|
Archiwum sesji z działu DnD Wszystkie zakończone bądź zamknięte sesje w systemie DnD (wraz z komentarzami) |
| Narzędzia wątku | Wygląd |
24-12-2023, 09:48 | #341 |
Reputacja: 1 | Oberik podzielił się swoimi obserwacjami co do tego gdzie są, a przynajmniej mniej więcej gdzie są. Nie miał pewności, ale zdawało mu się, że dom nie był wcale tak daleko. Trochę go to martwiło. Baza wypadowa Wilków niedaleko Dobrego Miodu, nie wróżyła nic dobrego. Co prawda problem został rozwiązany, ale ciężko mu było powstrzymać się od zasugerowania reszcie, by najpierw zajrzeć tam, a dopiero później do Easthaven. Zorza i rozciągająca się dookoła biel była kojąca. Nie miał pojęcia czemu, ale zimno nigdy mu nie przeszkadzało, a zima taka jak teraz była nawet przyjemna, ale rozumiał dobrze, że powinna była się dawno temu skończyć, bo zaczynało brakować. Jego przemyślenia przerwało pojawienie się jakieś lecącej sylwetki w oddali. To coś musiało być wielkie. Na myśl przyszła mu biała smoczyca, której partner był zaklęty w książce, którą miał ze sobą. Po powrocie do pieczary, postanowił się podzielić swoimi przemyśleniami. Zarówno o potencjalnym kształcie w oddali, jak i sugestii konsultacji z nie do końca martwym magiem. W końcu pozawijał się w koce i skóry, by zaznać snu, którego ostatnio mu brakowało. Ten przyszedł szybko, ale przyniósł ze sobą ponownie mroźną krainę, przyjazną, bezpieczną, otuloną puszystą pierzyną z miriadów pojedynczych płatków śniegu skrzących się w ostrym słońcu. Gdy wyglądał przez zaszronione okiennice rodzinnego domu, dojrzał nawet śnieżną sowę na pobliskim drzewie, ale ta poderwała się do lotu, kiedy poczuła na sobie wzrok młodzieńca. Była jeszcze cichsza, niż powoli padający śnieg.
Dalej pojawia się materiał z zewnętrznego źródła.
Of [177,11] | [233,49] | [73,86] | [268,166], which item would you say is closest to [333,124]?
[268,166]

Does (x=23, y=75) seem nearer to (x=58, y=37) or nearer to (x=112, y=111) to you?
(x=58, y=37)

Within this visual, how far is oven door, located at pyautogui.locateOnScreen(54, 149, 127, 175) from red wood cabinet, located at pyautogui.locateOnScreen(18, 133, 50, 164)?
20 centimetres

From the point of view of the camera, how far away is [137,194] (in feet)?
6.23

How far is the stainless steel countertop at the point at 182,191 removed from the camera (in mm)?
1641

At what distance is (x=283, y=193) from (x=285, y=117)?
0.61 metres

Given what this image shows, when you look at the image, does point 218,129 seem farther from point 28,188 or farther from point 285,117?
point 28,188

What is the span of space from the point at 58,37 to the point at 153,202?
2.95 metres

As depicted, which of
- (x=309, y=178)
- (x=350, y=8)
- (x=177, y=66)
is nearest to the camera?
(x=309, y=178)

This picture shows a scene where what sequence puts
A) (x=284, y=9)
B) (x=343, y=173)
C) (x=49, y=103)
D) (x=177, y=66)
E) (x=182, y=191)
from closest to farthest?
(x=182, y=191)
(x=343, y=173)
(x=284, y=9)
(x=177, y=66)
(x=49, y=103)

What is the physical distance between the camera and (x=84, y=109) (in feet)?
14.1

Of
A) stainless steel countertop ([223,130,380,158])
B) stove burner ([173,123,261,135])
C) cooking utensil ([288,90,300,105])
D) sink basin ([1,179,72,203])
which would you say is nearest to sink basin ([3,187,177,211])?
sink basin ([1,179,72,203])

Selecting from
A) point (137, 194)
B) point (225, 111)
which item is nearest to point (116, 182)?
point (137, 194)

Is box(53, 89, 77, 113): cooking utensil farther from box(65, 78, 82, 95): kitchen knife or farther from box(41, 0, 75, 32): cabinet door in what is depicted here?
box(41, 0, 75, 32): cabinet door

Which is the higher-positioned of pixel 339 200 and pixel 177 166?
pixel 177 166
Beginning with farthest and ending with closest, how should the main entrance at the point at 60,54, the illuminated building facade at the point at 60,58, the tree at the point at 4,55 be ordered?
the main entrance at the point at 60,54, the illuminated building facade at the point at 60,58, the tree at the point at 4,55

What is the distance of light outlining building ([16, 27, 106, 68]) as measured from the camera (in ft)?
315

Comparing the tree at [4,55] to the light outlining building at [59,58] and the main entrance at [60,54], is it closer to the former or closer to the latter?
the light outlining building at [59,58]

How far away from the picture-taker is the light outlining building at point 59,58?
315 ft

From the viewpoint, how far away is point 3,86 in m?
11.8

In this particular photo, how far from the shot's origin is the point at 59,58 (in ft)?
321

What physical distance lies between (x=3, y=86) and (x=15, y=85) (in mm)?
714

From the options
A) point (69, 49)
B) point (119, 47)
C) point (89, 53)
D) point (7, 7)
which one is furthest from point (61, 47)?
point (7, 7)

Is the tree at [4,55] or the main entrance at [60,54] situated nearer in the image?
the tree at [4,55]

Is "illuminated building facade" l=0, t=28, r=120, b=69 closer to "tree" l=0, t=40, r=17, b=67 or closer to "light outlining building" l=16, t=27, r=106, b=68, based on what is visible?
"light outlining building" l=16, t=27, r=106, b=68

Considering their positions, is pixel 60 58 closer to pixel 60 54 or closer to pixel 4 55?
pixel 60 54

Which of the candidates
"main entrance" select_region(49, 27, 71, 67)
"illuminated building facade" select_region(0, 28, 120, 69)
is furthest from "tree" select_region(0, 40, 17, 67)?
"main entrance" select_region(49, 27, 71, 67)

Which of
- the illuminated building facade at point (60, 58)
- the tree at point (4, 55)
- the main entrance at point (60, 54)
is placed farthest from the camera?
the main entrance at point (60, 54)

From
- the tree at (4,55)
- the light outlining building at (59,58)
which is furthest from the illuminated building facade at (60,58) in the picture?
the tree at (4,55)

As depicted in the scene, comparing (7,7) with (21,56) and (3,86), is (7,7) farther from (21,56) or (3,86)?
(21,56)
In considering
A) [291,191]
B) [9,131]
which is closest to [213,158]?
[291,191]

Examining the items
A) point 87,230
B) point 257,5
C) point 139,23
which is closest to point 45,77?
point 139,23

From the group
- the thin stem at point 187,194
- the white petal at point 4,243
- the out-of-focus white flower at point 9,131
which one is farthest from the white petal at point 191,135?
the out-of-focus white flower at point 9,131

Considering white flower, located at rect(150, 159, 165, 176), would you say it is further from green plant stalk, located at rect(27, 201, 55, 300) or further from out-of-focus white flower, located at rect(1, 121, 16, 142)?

__________________ Wzory światła i ciemności pośród pajęczyny z kości... |
27-12-2023, 10:15 | #342 |
Reputacja: 1 | Trzeciego dnia niemal wszystkich obudziło głośne kucie. Bran wstał bardzo wcześnie. Przy świetle rzucanym z jego dziwnych urządzeń przygotował sobie niewielkie kowadło, na którym młotem i szczypcami formował okucia tarczy. Musiał przyznać, że tarcza paladyna była świetnie przygotowana i nieco zajęło mu zdjęcie jej wcześniejszych okuć. Jednak teraz krasnoludzki rzemieślnik mógł wszystko ze sobą połączyć.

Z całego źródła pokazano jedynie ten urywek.